そう言えば、初めてサーカスを見に行ったあの夜、オスカーは確かに言っていた。
自分と共に闇を討ちに行かないか、と。
あの頃は全く事情も分かっていなくて、闇って何だろうって思ってたけど、今では分かる。
でも、どうしてオスカーさんたちが?
あたしや、山本は分かる。
山本は・・・一族殺し。
あたしは親が犯罪者。
blackkingdomに狙われるには、充分過ぎる理由がある。
でも、オスカーさんたちは?
「あの・・・オスカーさん」
「はい、何です?」
すっかり冷めてしまった紅茶。
コトン・・・と静かにカップを置いて自分の指先を見た。
「オスカーさんたちも・・・犯罪者、なんですか?」
+++
「ベーカー、ベーカー・・・ベーカー・D・ブランチ」
分厚い本を捲りながら、小さく呟くソルヴァンに「誰だそりゃ?」と声が掛かる。
それが誰かと言う事を声で判断したソルヴァンは、振り返らずに答えた。
「ガットか・・・珍しいですね、自ら貴方が書庫に足を運ぶとは」
「うるっせぇな、いちいち。
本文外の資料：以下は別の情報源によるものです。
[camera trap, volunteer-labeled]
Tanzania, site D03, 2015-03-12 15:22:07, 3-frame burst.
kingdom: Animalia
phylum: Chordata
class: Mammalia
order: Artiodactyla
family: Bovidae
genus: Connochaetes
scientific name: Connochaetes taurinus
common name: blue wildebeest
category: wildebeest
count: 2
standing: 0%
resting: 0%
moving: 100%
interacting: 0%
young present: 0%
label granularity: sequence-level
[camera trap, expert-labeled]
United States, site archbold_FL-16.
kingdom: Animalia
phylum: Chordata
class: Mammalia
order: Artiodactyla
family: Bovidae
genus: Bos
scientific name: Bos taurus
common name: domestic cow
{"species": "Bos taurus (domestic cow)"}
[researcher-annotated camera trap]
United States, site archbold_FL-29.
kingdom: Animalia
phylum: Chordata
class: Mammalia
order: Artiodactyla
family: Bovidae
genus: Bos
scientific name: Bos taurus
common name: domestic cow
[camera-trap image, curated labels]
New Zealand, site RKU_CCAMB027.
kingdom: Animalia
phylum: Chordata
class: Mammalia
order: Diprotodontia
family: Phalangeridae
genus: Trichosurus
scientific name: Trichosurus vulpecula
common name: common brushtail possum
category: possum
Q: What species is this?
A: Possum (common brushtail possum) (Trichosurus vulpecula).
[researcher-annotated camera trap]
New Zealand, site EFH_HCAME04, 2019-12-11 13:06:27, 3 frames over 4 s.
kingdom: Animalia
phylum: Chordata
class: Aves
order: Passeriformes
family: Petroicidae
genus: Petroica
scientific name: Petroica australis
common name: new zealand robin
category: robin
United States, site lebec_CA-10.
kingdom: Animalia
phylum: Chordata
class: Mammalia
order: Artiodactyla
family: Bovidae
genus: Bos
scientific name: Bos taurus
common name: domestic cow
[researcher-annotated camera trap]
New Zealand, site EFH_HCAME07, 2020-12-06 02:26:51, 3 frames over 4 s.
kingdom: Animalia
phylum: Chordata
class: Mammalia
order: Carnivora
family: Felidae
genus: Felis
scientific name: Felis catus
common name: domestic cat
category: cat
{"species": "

イヤミか? それよりそのベーカー・D・ブランチってのは誰だよ?」
「今度ここへやって来るリストに入っていた名前です」
ピラリ、と一枚の紙をガットの方へと突き出す。
それを覗き込めばリーテの字と思われる筆圧で、いくつかの名前が挙がっていた。
ソルヴァンの手からそれを取り上げたガットが、「へー」と間抜けた声を上げて髪を掻き上げる。
「・・・あの獏、山本凌ってのか」
「そのようで」
「で、そのベーカー・D・ブランチってのは何なんだよ」
「どこにでも居そうな夢魔じゃねぇか」とさして興味も示さないガット。
それを横目で見ながら、再びその分厚い本のページを捲った。
「ベーカー・D・ブランチ。本名をベーカー・ブランチ。公認一族“ブランチ家”の次男にして」
意味深に言葉を切るソルヴァンにガットが視線を送れば、彼の緋色の瞳は眼鏡越しに本の中身へと向けられていた。